Producer Price Index and Trade Balance Add to the Picture

Ahead of the MPC meeting, producer price index (PPI) data for April will also be released. The PPI climbed to 2.3 % year‑on‑year in March, up from a seven‑month low of 1.8 % in February. Nedbank’s weekly economic monitor projects the PPI to reach approximately 3.5 % in April, driven primarily by sharply higher fuel costs stemming from elevated oil prices and a weaker rand.

The bank’s outlook also considers the impact on South Africa’s trade balance. The South African Revenue Service reported that the trade surplus narrowed from R35.9 billion in February to R31.9 billion in March, as rising global oil prices increased the bill for refined oil imports. Continued pressure on the import side could further erode the surplus if oil prices remain elevated.

Leading Indicators Suggest Moderate Economic Momentum

The SARB’s composite leading economic cycle indicator, which helps gauge turning points in the business cycle, rose 6.4 % year‑on‑year in February 2025, with seven of its ten components showing gains. This suggests that, despite inflationary headwinds, underlying economic activity retains some momentum.

Nevertheless, policymakers remain vigilant. Should the MPC opt to keep rates unchanged this week, analysts widely agree that a hike in July would become almost certain, given the persistence of inflationary pressures and the bank’s forward‑looking mandate.

What This Means for Households and Businesses

For consumers, a higher repurchase rate typically translates into more expensive mortgage, vehicle, and personal loan repayments.
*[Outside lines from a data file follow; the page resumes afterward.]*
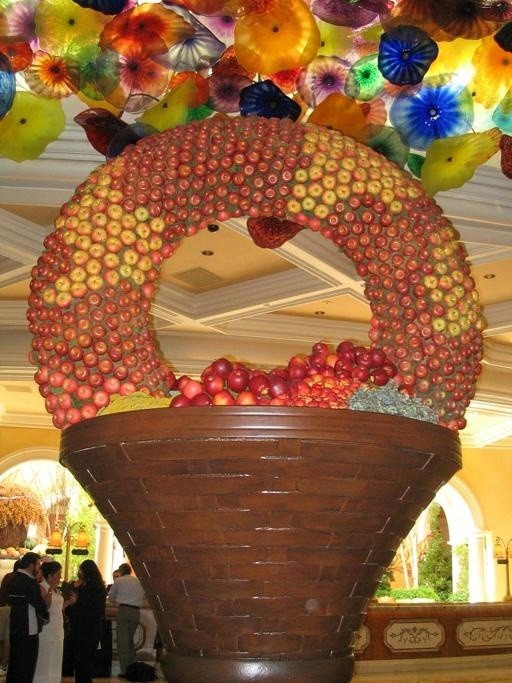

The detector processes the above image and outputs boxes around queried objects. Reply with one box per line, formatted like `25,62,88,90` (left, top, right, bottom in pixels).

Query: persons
1,550,147,682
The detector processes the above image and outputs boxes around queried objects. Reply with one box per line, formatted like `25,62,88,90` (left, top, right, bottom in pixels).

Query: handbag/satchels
125,662,156,682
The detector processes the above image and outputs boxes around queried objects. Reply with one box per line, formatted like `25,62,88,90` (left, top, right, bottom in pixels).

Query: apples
27,118,488,433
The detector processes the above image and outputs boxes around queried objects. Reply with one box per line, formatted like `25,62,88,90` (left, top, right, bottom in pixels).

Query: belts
120,604,139,608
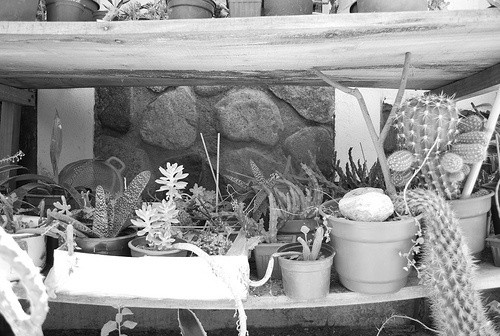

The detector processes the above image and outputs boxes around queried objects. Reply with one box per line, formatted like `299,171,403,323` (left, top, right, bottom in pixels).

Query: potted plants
263,0,314,16
319,186,421,296
394,88,499,264
254,192,290,282
44,0,85,21
354,0,430,14
0,0,40,22
80,0,101,21
47,169,151,257
276,225,335,301
0,190,51,273
227,0,263,17
166,0,217,19
265,163,325,243
127,161,191,258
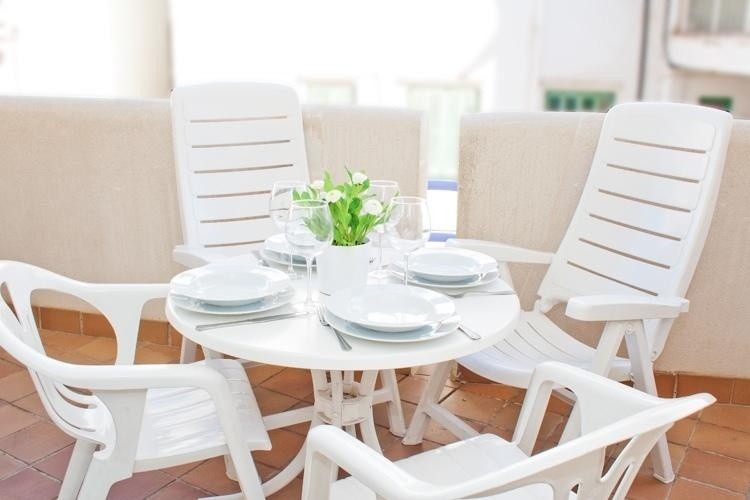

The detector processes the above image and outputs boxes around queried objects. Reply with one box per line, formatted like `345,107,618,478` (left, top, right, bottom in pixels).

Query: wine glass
271,181,308,260
368,182,404,248
288,200,333,314
385,197,430,282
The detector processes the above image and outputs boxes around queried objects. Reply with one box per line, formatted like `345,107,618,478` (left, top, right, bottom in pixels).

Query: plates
325,285,457,332
168,264,293,307
261,233,317,268
399,268,487,291
168,289,293,315
322,309,460,342
394,252,487,282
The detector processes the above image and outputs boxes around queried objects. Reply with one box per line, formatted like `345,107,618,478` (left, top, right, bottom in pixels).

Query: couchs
457,112,750,388
0,94,421,323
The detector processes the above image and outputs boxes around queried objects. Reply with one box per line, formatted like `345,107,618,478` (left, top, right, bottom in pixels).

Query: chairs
401,101,733,482
172,82,405,481
301,362,718,500
0,259,273,500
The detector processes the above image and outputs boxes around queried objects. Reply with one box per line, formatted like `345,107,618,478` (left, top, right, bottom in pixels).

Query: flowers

Businesses may face increased financing costs for working capital and expansion projects, potentially dampening investment plans.

On the flip side, a credible tightening cycle can help stabilize the rand, reduce imported inflation, and preserve purchasing power over time. By signalling its resolve to keep inflation within target, the SARB aims to foster a more predictable economic environment that supports sustainable growth.

Looking Ahead

Thursday’s decision will be closely watched not only for its immediate impact on interest rates but also for the guidance it provides on the SARB’s policy trajectory. With inflation still above the comfort zone and external risks lingering, the committee’s communication will be key in shaping market expectations and guiding economic agents through the coming months.

Sources: Statistics South Africa (April 2025 consumer inflation release); Reserve Bank of South Africa – Monetary Policy Committee statements; Bureau for Economic Research – economist survey, May 2025; Nedbank Weekly Economic Monitor, May 2025; South African Revenue Service trade report, March 2025.